7 responses to “5 Culprits Behind Your Fitness Plateau”

  1. Rich K. says:

    Your body does adapt very quickly. I have lost a lot of weight by tracking my food and exercising regularly. But different exercises do effect the body differently. I do all my cardio based on heart rate and time, not distance or speed. When I started about 6 months ago 3 miles an hour at at 9 incline on the treadmill got my heart rate to 138, a good Target for me to maintain. Then I had to increase, and increase, and increase, to the point where 4 miles an hour at a 15 incline wouldn’t even get me over 130bpm. I was also intermixing elliptical and other cardio, but at the treadmill I couldn’t get my heart rate fast enough, and above 4 miles per hour I began to run and then it jumped too high. So naturally I started interval training. Three weeks after I started interval training I passed out in my kitchen. Since I was 17 I was on blood pressure medicine, and back then I was running cross country and playing sports and lifting weights, I was in great shape. High blood pressure just runs in my family they told me. Well 3 weeks after I started HIIT I collapsed in my kitchen, because my blood pressure Tanked. Now for the first time in 34 years I am not on blood pressure medicine, and my blood pressure is well-controlled. It is actually lowest on the days after I interval train. I have also been able to come off of all of my injectable diabetes medicines. My blood sugar was bottoming out as well. My point in telling anyone this is that if you were on medications and you decide to start a fitness program, you need to monitor your medications closely. I could have been seriously injured in my kitchen had I hit my head on the counter. Hypoglycemia could also have sent me into a coma.
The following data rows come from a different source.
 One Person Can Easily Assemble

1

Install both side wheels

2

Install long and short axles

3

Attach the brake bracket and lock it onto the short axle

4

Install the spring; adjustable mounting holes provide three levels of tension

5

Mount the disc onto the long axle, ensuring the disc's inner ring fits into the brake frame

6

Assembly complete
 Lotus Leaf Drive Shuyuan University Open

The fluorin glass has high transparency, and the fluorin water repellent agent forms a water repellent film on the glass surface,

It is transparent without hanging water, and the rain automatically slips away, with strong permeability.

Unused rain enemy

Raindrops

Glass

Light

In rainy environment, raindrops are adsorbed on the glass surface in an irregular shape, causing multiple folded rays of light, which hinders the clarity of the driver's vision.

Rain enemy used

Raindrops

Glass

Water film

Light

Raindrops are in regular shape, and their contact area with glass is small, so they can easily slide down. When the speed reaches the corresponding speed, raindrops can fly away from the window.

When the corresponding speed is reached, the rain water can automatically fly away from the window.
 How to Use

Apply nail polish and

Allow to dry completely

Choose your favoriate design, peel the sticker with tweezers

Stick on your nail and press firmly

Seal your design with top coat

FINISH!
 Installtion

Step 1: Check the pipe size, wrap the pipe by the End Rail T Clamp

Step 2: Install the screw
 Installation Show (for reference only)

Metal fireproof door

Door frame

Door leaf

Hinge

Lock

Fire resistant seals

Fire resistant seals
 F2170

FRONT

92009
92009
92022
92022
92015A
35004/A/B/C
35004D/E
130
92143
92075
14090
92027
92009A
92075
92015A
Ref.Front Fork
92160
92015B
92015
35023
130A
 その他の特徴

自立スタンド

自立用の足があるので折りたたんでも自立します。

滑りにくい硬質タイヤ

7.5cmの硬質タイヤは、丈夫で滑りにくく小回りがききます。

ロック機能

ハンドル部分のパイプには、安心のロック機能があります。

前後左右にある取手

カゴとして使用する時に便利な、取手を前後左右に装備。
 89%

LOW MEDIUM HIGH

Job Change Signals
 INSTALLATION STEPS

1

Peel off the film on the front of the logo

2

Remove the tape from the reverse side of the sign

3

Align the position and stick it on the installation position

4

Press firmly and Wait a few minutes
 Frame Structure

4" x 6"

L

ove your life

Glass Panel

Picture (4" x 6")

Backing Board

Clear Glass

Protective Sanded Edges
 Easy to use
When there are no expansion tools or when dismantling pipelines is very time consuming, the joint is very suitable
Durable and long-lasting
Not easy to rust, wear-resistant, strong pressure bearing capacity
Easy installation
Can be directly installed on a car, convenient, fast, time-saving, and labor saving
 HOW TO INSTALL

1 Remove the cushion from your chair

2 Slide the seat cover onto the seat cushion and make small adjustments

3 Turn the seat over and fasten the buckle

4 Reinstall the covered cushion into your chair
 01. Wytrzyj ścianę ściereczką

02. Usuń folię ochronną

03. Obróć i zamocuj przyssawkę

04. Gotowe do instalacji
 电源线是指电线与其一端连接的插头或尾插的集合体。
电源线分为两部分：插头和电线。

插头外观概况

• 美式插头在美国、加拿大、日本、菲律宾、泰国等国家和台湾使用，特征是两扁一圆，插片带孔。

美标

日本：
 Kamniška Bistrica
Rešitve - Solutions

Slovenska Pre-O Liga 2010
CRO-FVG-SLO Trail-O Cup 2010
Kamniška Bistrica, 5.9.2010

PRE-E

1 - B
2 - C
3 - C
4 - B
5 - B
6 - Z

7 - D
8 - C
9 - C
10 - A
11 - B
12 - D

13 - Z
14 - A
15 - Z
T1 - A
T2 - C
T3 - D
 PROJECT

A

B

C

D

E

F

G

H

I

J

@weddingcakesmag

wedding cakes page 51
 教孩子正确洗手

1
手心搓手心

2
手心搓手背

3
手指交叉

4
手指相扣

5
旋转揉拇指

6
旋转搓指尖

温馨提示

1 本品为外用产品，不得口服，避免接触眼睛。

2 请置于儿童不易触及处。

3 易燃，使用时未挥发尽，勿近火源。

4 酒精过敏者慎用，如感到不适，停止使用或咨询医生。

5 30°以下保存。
And you need to keep track of this yourself and be your own advocate. My doctor saw me during this time, and enthusiastically congratulated me and encouraged me, but never took it upon himself to adjust my medication. Take full control of your health and don’t depend on anybody else. Commit not only to exercise and diet, but to learning about your physiology and any medications you are on. Wouldn’t it have been horrible if just as I got back into shape I cracked my skull open on the kitchen counter? I was alone in the house when that happened.

    • BP says:

      This is mostly my experience as well, except I haven’t almost passed out because I have been monitoring my BP daily. Until my next checkup and an Rx adjustment, I spread out doses to every 1.5 – 2 days because it’s too low with a daily dose. I guess it’s not best to adjust your med on your own and I don’t recommend it, but I already have a checkup scheduled and didn’t want to change it and figured that it wouldn’t hurt me for a short time. But yes, be your own advocate. My unmedicated blood pressure went down 25 points after just 6 weeks of cardio. I was shocked how quickly it decreased. And like you, I have increased my workouts based on heart rate and incorporating interval training to get my heart rate high enough.

  2. Ryan D says:

    Good read. Nutrition is another thing to evaluate. The body adapts very quickly to everything…and that includes our diet. Adjusting your macros can blast you through sticking points as well.

  3. sheilla says:

    what happen when the opposite occurs, you have been working out for 8 months for 5-6 days with 4-5 days of jogging or stair mill and 2-4 days of weightlifting, instead of getting stronger the jogs are harder to maintain, the weights are feel heavier, and you feel unable to maintain a previous doable 7-8/10 routine, it progressively worsen to the point you have to stop the workout 2/3 of the way

    • Ragtatter says:

      It means you’ve been over-training and not giving your body the time it needs to recover between workout sessions, so you’re destroying muscle faster than it can rebuild. Workout days are for doing microscopic damage to muscle. Recovery days are for allowing your body to repair that damage and build the muscle back stronger than it was before.

      You don’t actually get stronger on the day you work out. You get stronger on the recovery day when the muscle fibers are rebuilt. If the result of your exercise is that you are weakening instead of getting stronger, then you are not giving your body sufficient recovery time.